Once there, I was able to view my walk on a Google Map, track my pace, elevation, and heart rate on colorful chart, check calories burned, and access a host of other data recorded by the Switch Up. Activities can be set as public or private and shared with other Magellan Active users. Additionally, fitness and GPS geeks can download their activity data in a number of formats including FIT, CSV, KML, and GPX.

In sum
The Magellan Switch devices are rugged, easy to use, and can be extremely useful for monitoring a number of activities where a fragile smartphone running an app like Runkeeper or Nike+ may not be ideal. Sure there are waterproof cases for iPhones, but I think serious triathletes would require something more robust and less bulky for monitoring their running, cycling, and swimming.

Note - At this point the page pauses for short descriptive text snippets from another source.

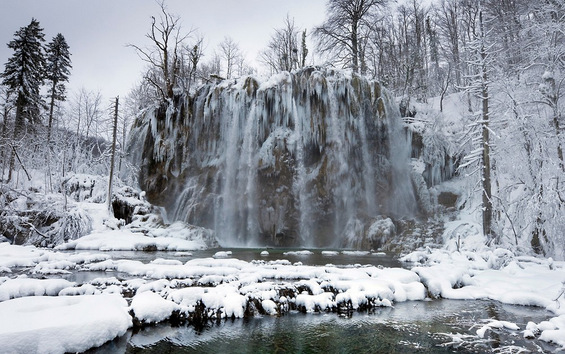 Зимската идила на Плитвичките Езера во Хрватска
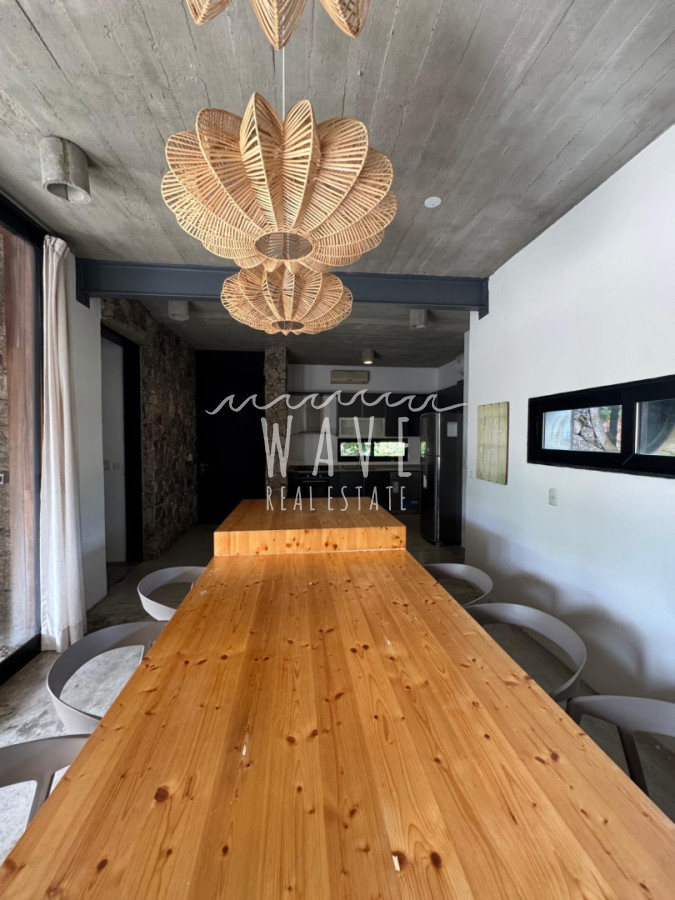 Casa ID.5443 - Venta de casa de 4 dormitorios en la venta en La Arbolada, Punta del Este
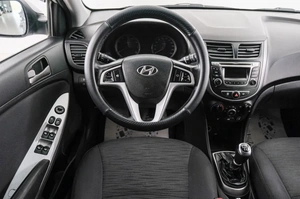 Седан Hyundai Solaris 2015 года, 749000 рублей, Красноярск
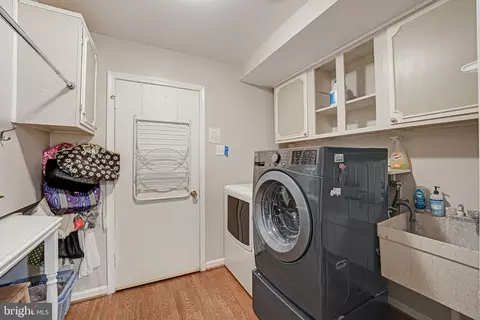 1708 Burning Tree Dr, Vienna, VA 22182 photo 18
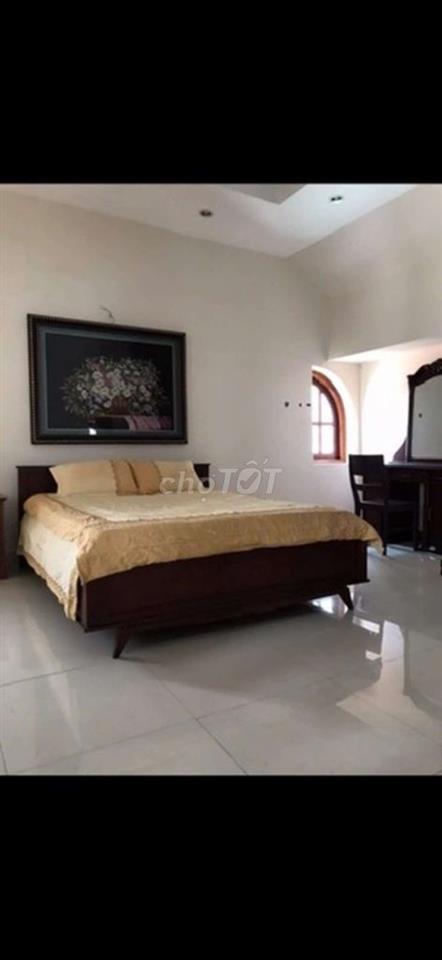 nguyên tầng 120m2 mặt tiền hoàng sa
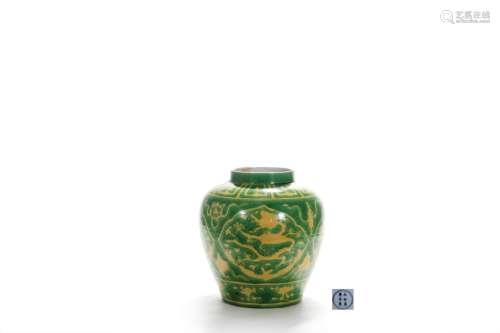 CHINESE GREEN GROUND AND YELLOW ENAMEL DRAGON JAR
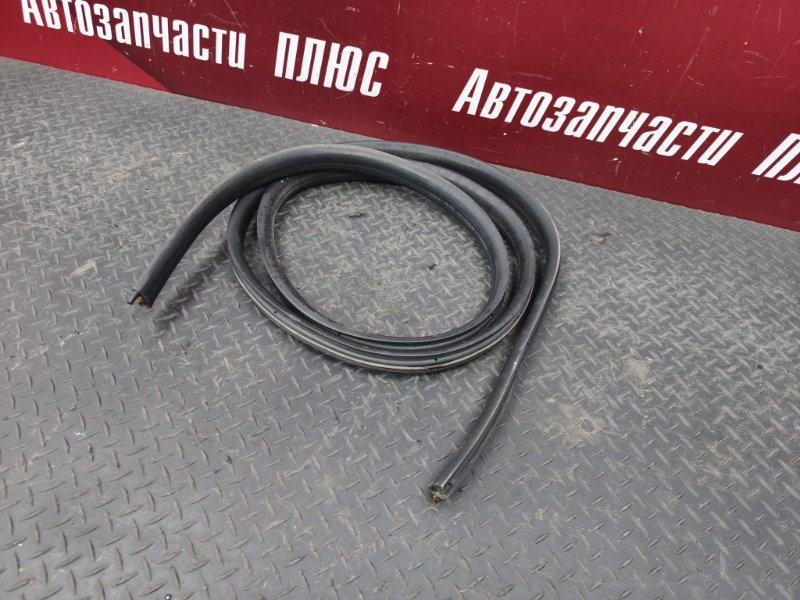 Уплотнитель двери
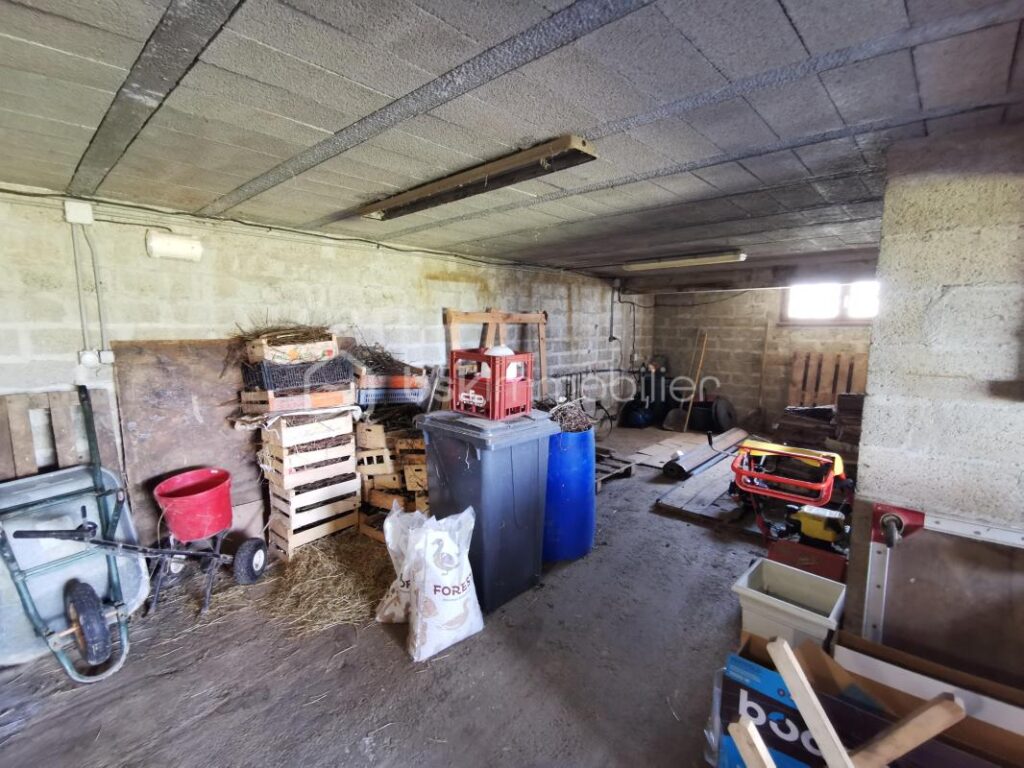 Grande maison familliale – propriété équestre – 6 pièces – 4 chambres – 128 m²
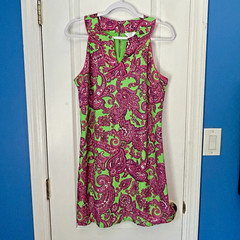 CROWN & IVY Green & Pink Paisley Sleeveless Dress Keyhole Back – Size PM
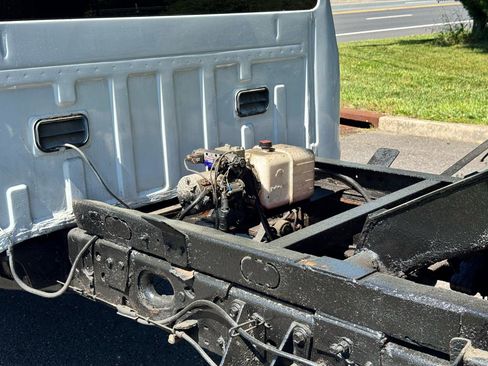 Used 2011 Ford F550 4x4 Regular Cab Super Duty w/ Payload Upgrade Pkg image 14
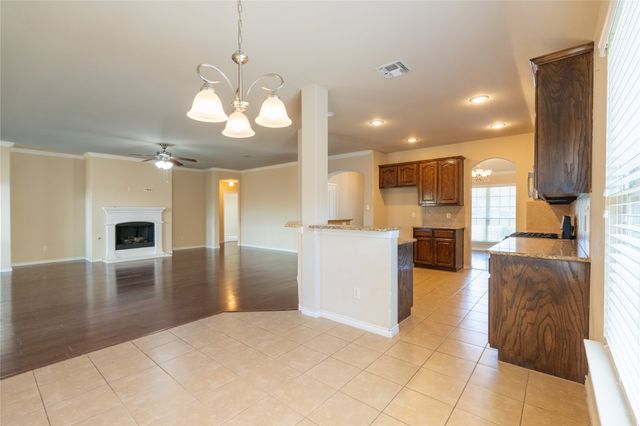 1112 Hidden Creek Drive, Royse City, TX 75189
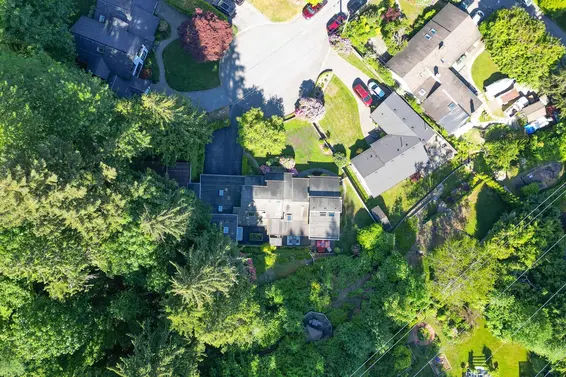 1747 Bellelynn Place, North Vancouver For Sale - image 37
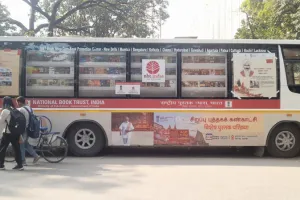 वाराणसी: बीएचयू पहुंची बस लाइब्रेरी, बस में हैं पुस्तकों का खजाना, विभिन्न भाषाओं की पुस्तकें पढ़कर बढ़ा सकते हैं ज्ञान! 
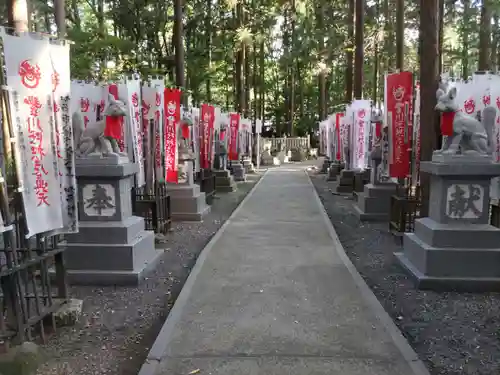 豊川閣　妙厳寺の狛犬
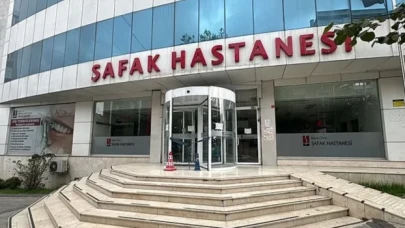 Yenidoğan çetesi soruşturmasında adı geçen Şafak Hastanesi'nin tabelaları söküldü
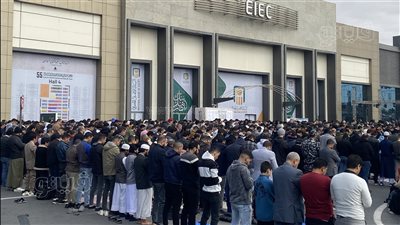 جمهور معرض الكتاب يؤدي صلاة الجمعة أمام القاعات (فيديو وصور)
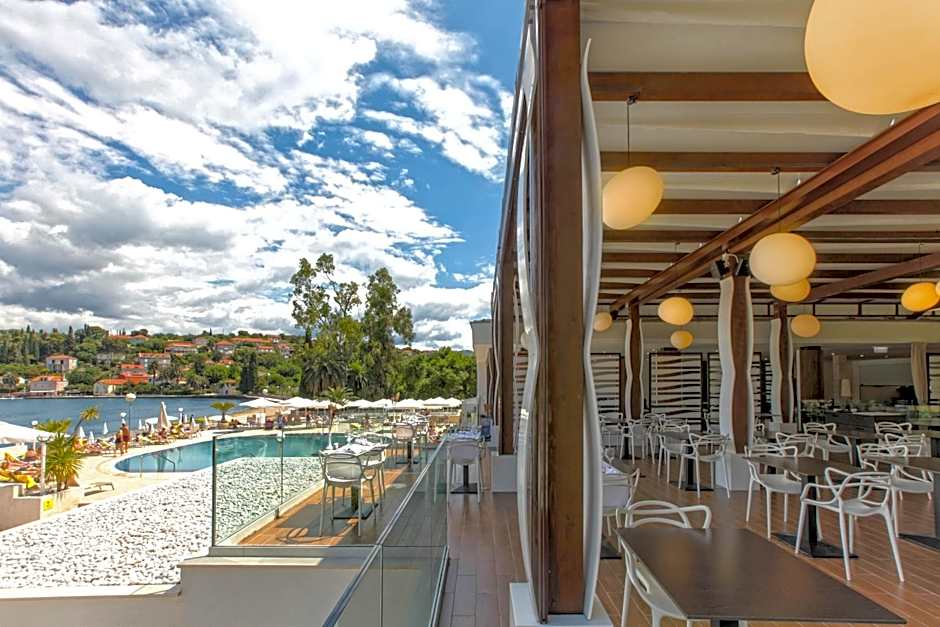 TUI Blue Kalamota Island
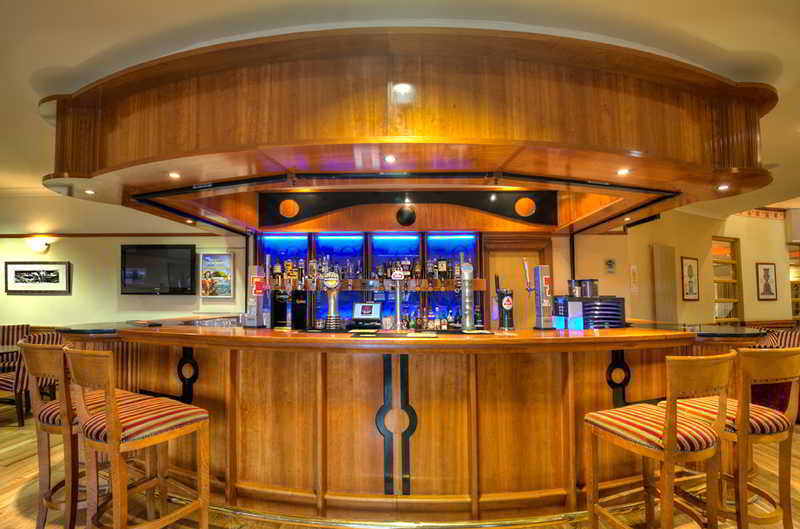 Clarion Collection Hotel Belfast Loughshore 卡瑞克福格斯 外观 照片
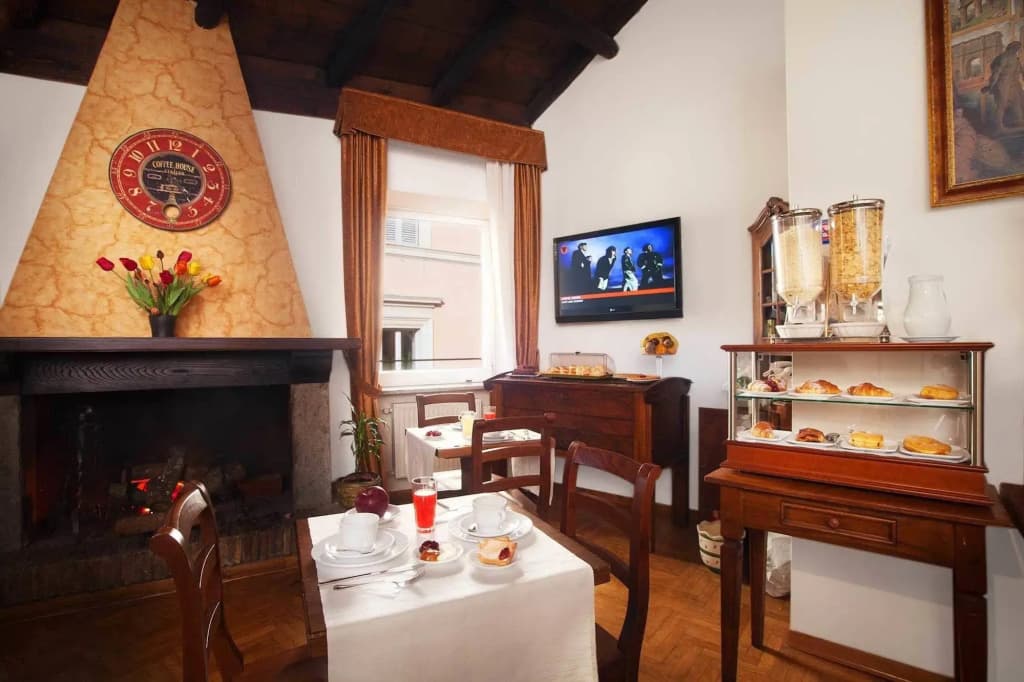 Pantheon Inn - photo 10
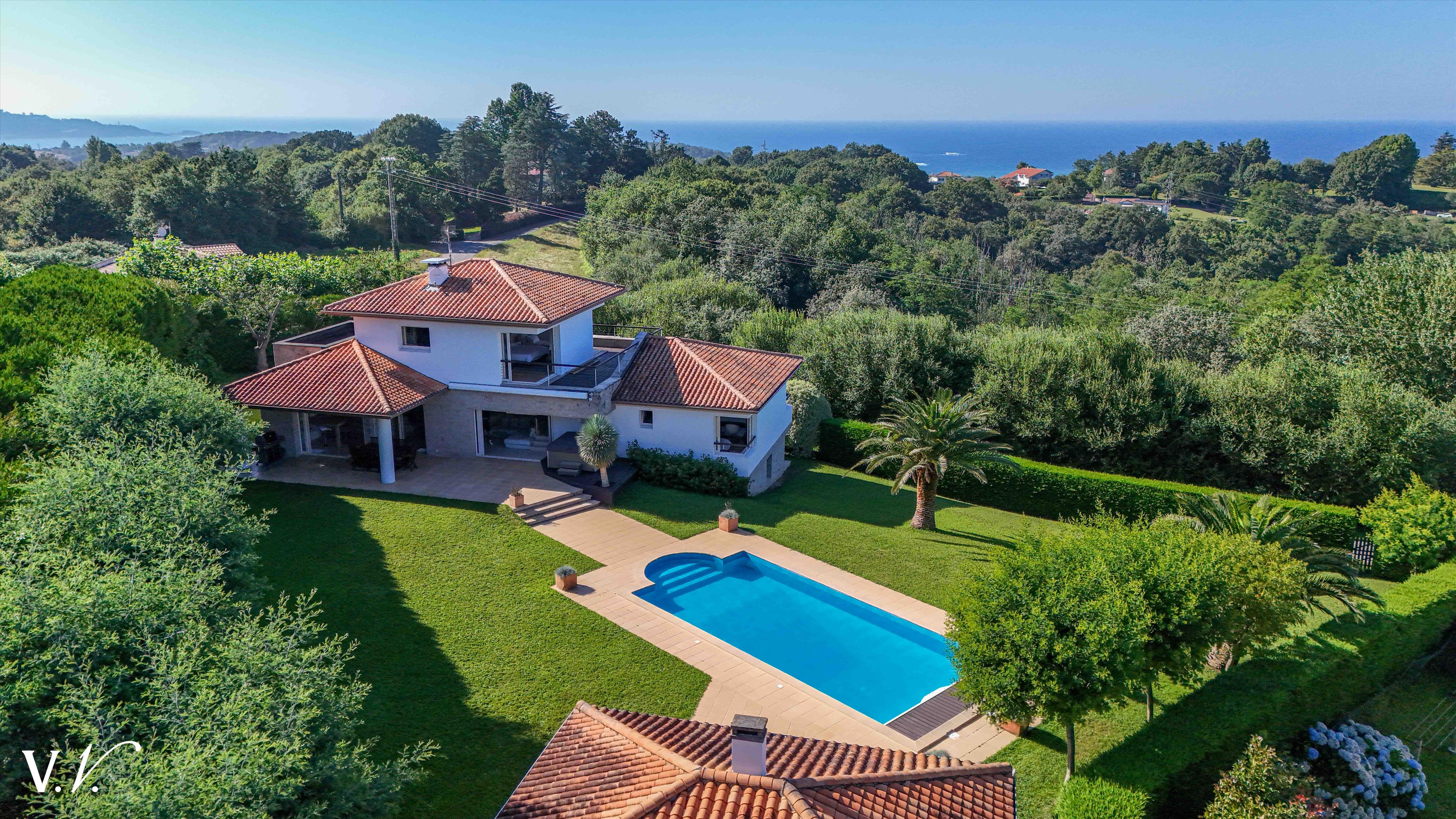Bien de Prestige à URRUGNE, 6 pièces à 2 612 000 €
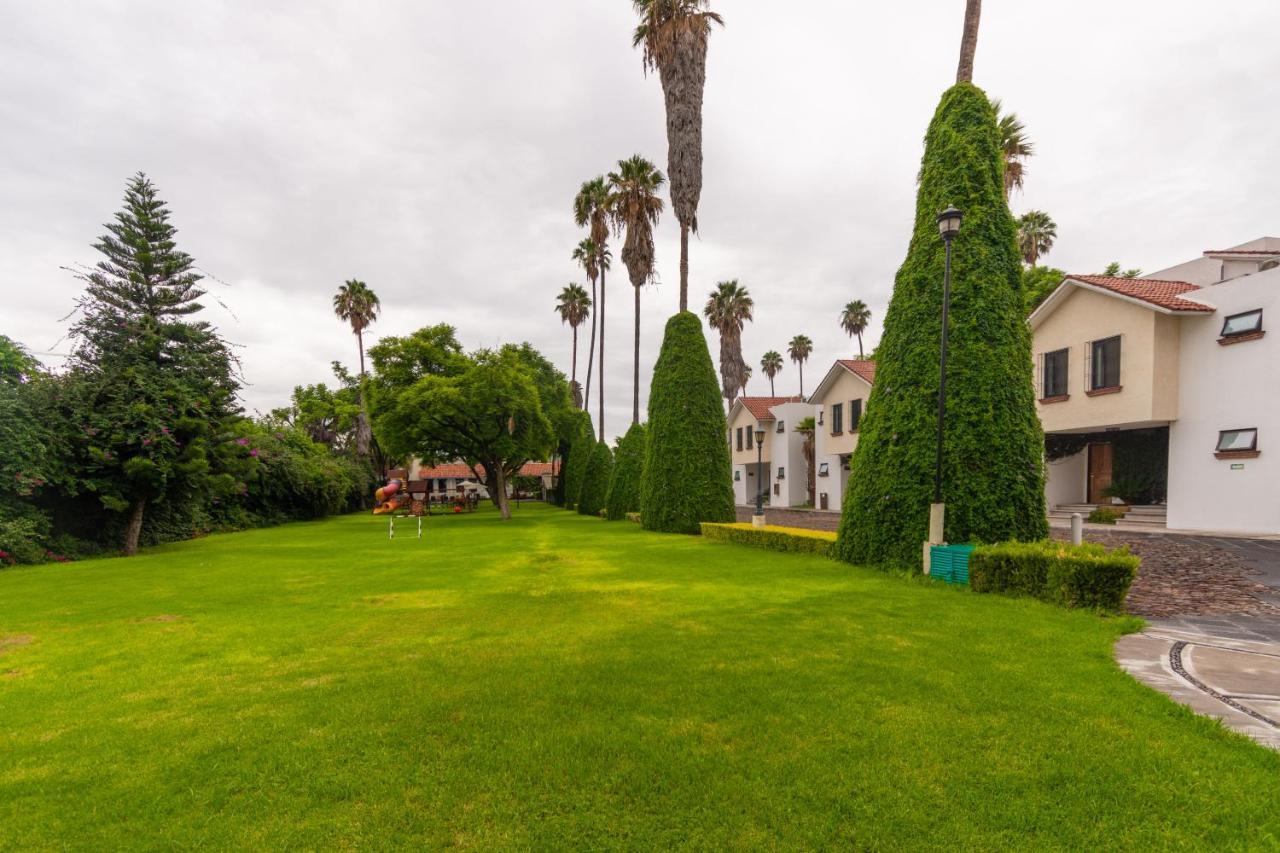 Hotel Flamingo Inn Querétaro Exteriör bild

However, the Switch series isn't exactly cheap. While they are competitively priced, the $229.99 entry price for the basic Switch precludes this from being an impulse purchase for those who aren't really serious about fitness. Step up to the Switch Up and you gain a few neat functions (thermometer, barometer, and vibration motor) and a ton of flexibility with ability to be used with an included bike mount, but the buyer is also adding to the price tag when they choose this $299.99 device. Both switch devices are more expensive than, for example, the Nike+ SportWatch by TomTom, but are also a bit more fully featured and compatible with more monitoring options thanks to ANT+ compatibility. Still, I'd rather be seen in public wearing the more svelte and attractive Nike watch, which actually functions better as a timepiece when not in use...then again, I'm no athlete, so take that last opinion with a few pinches of salt.

Additionally, both the Switch and Switch Up can be purchased in bundles that include the ANT+ heart rate monitor for $279.99 and 349.99, respectively.